WHAT THIS TASK INVOLVES ->
Pictures do not belong in the copy; transcribe everything else in the records exactly.
╭─ LISTED ENTRIES
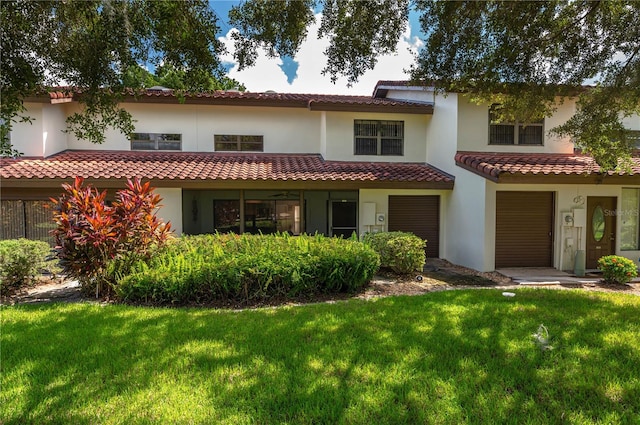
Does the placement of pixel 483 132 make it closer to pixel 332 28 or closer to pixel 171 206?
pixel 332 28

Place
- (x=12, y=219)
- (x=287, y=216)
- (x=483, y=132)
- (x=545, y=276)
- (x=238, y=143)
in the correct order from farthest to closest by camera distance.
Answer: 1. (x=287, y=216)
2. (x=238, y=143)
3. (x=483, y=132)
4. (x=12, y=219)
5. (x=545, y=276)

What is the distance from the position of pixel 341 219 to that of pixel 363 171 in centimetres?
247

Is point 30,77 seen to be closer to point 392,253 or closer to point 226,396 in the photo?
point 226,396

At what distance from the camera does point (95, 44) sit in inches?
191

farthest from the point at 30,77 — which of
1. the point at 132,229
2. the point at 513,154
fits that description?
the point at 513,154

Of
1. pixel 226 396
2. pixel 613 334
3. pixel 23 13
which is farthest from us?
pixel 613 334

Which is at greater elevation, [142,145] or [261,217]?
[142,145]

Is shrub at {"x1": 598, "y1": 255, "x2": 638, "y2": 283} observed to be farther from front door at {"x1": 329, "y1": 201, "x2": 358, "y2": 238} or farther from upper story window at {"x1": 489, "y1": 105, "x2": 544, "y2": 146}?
╰─
RESULT FOR THIS EXERCISE ->
Does the placement of pixel 483 132 make it closer to pixel 332 28 or closer to pixel 171 206?
pixel 332 28

Place
- (x=12, y=219)
- (x=287, y=216)
- (x=483, y=132)
- (x=545, y=276)
- (x=238, y=143)
in the correct order from farthest to closest by camera distance.
Answer: 1. (x=287, y=216)
2. (x=238, y=143)
3. (x=483, y=132)
4. (x=12, y=219)
5. (x=545, y=276)

What is the distance from the position of pixel 341 219 to that of pixel 363 171 in centimetres?
247

Is point 30,77 seen to be closer to point 392,253 or closer to point 226,396 in the photo?
point 226,396

At what distance from the camera does point (95, 44) sit in inches?
191

farthest from the point at 30,77 — which of
1. the point at 132,229
2. the point at 513,154
fits that description?
the point at 513,154

Of
1. pixel 226 396
2. pixel 613 334
3. pixel 23 13
which is farthest from us?
pixel 613 334

Which is at greater elevation, [142,145] or [261,217]?
[142,145]

Is shrub at {"x1": 598, "y1": 255, "x2": 638, "y2": 283} observed to be farther from front door at {"x1": 329, "y1": 201, "x2": 358, "y2": 238} or farther from upper story window at {"x1": 489, "y1": 105, "x2": 544, "y2": 146}?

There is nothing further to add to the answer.